** Start PASSAGE TO READ **

Since 2014, state law has included a trial de novo in the district court from BOTA orders at a taxpayer's election. See L. 2014, ch. 141, § 1. That process was amended in 2016, which applies here. L. 2016, ch. 112, § 3. The relevant statute, K.S.A. 2023 Supp. 74-2426(c)(4)(B), provides "the trial de novo shall include an evidentiary hearing at which issues of law and fact shall be determined anew." (Emphasis added.) We have considered an appeal from BOTA under this de novo procedure only once before, but it did not involve controversy about the district court's enlarging its scope of review. See Bicknell v. Kansas Department of Revenue, 315 Kan. 451, 509 P.3d 1211 (2022).
Together with the procedural mechanism allowing a trial de novo, it is important to appreciate BOTA's role and responsibility in a taxpayer's valuation appeal when, as here, the property is state assessed. K.S.A. 2023 Supp. 74-2438(a) provides generally that "[a]n appeal may be taken to [BOTA] from any finding, ruling, order, decision, final determination or other final action, including action relating to abatement or reduction of penalty and interest, on any case of the secretary of revenue or the secretary's designee by any person aggrieved thereby." Subsection (b) sets out what happens: "[BOTA] shall conduct . . . a de novo hearing unless the parties agree to submit the case on the record made before the secretary of revenue or the secretary's designee." K.S.A. 2023 Supp. 74-2438(b).
We explained the agency functions in the public utility context in Northern Natural Gas Co. v. Dwyer, 208 Kan. 337, 365, 492 P.2d 147 (1971):
"The Director [of Property Valuation] exercises independent judgment in approving the valuation of property by personnel in his department, and the Board [of Tax Appeals] exercises its judgment anew and independent of the Director in approving the valuation and assessment of property....[BOTA] functions independently of the Director in matters of administrative judgment and decision." (Emphasis added.)
The similarity between what BOTA does in this context and what a district court must do when a taxpayer elects for a trial de novo seems obvious-the court steps into the role BOTA occupies under K.S.A. 2023 Supp. 74-2438, essentially repeating that process before a trial judge. See In re Tax Appeal of Colorado Interstate Gas, 270 Kan. 303, 318-19, 14 P.3d 1099 (2000) (CIG I) ("It is the duty of BOTA, in reviewing a valuation by the PVD, to exercise its judgment anew based on the evidence presented to it at the hearing and without giving deference to the PVD's valuation."); Bicknell, 315 Kan. at 484-505 (outlining district court's application of trial evidence to the same domicile factors set out in K.A.R. 92-12-4a used by BOTA in its administrative proceeding).

** End PASSAGE TO READ **
** Start DATA LISTING **

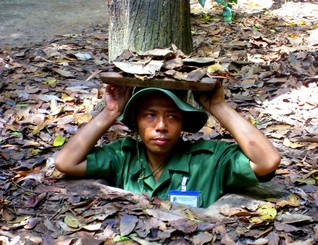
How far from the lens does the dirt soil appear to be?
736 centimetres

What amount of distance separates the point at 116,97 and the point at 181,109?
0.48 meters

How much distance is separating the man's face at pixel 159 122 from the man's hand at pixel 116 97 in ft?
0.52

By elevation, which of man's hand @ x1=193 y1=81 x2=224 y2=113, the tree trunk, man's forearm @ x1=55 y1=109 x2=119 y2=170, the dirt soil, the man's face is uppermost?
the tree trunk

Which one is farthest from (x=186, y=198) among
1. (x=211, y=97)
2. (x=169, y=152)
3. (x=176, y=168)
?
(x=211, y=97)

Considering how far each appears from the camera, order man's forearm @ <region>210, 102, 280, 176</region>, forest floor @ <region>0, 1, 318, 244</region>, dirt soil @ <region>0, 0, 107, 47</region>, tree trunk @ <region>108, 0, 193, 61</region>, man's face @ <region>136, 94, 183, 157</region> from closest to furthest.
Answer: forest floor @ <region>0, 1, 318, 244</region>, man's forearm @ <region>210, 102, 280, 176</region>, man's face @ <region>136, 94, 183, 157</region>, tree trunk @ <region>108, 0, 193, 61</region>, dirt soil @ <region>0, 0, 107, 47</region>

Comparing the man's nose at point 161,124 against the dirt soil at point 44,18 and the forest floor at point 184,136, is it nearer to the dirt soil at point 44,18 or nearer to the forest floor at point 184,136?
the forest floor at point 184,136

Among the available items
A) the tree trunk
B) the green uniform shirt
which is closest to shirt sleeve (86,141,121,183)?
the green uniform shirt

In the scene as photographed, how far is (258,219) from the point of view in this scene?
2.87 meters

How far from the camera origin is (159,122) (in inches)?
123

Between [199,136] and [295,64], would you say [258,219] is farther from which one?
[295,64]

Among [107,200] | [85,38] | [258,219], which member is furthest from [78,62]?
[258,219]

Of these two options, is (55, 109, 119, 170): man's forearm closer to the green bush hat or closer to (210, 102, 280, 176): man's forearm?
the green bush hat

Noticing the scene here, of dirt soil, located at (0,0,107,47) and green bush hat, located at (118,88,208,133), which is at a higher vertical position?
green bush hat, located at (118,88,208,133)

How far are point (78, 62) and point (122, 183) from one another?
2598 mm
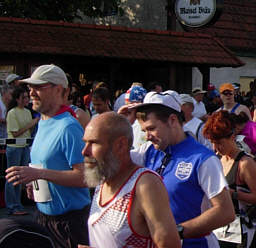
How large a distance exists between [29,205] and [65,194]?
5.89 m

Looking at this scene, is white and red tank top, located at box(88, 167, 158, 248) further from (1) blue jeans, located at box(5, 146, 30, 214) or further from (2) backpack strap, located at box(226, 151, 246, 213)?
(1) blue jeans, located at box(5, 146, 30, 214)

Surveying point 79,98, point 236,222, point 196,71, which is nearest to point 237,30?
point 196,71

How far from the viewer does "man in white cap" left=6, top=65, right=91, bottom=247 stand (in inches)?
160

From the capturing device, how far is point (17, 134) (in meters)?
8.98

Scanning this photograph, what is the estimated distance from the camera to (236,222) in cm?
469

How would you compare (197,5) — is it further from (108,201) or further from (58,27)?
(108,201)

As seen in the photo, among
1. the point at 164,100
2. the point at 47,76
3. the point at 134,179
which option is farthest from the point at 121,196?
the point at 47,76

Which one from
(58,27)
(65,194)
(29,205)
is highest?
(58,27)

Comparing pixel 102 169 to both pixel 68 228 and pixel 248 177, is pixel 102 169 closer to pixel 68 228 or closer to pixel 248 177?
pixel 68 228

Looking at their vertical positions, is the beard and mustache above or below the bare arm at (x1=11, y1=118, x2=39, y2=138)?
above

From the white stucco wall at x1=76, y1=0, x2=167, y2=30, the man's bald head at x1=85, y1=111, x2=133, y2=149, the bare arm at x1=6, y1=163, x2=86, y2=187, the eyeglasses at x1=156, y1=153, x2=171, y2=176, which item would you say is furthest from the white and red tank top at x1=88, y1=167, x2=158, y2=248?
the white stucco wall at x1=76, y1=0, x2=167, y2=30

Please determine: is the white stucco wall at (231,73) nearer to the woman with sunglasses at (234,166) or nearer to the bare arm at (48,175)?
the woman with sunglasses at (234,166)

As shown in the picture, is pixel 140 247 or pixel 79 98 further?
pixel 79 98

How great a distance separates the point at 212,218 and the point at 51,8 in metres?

** End DATA LISTING **
** Start DATA LISTING **

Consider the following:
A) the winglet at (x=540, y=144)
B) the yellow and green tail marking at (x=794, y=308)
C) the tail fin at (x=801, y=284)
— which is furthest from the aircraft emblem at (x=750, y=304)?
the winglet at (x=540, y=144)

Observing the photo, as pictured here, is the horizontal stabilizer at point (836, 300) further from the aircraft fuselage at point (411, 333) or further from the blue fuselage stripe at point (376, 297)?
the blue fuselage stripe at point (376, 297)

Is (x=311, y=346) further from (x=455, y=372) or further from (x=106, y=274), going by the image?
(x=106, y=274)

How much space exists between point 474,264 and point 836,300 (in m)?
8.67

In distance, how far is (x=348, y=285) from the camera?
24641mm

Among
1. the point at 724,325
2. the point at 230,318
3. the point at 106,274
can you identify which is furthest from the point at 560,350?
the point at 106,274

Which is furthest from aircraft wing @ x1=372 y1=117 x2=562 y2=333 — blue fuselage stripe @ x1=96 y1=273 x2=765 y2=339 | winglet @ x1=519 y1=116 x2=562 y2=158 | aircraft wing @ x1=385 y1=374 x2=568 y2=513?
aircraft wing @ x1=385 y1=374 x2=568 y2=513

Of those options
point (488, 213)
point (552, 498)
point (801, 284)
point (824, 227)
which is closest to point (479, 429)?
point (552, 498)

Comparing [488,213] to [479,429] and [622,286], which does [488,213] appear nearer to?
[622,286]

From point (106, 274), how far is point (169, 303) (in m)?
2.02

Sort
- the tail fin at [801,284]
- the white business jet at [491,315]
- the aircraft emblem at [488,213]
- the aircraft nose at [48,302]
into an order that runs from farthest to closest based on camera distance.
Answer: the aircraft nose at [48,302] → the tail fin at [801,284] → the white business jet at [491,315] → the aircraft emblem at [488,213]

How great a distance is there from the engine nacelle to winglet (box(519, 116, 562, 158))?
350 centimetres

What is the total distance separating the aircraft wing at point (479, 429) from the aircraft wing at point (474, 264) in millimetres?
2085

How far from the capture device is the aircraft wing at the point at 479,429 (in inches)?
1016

** End DATA LISTING **

### [WHAT TO DO]
Extend the passage on trial de novo review of BOTA valuation orders with a few sentences that pick up after its final sentence.

### [IN RESPONSE]
In effect, K.S.A. 2023 Supp. 74-2426(c)(4)(B) stands apart from customary KJRA proceedings first adopted in 1984. See L. 1984, ch. 338, § 1. And this suggests the statutorily stated grounds for relief in K.S.A. 77-621(c) on the merits do not align with the district court's trial de novo role under K.S.A. 2023 Supp. 74-2426(c)(4)(B). But that puzzle does not need to be solved today because our decision here rests entirely on the scope of judicial review.
Standard of review
To determine whether the district court exceeded its scope of review requires us to consider two questions. First, whether K.S.A. 2023 Supp. 74-2426(c)(4)(B) allows a district court to decide an issue not presented to BOTA. Second, if we conclude the statute does not allow new issues, we must decide whether the disputed issue here was in fact raised with BOTA. Specifically, we examine whether the RECs litigated whether PVD violated K.S.A. 79-5a04 before BOTA.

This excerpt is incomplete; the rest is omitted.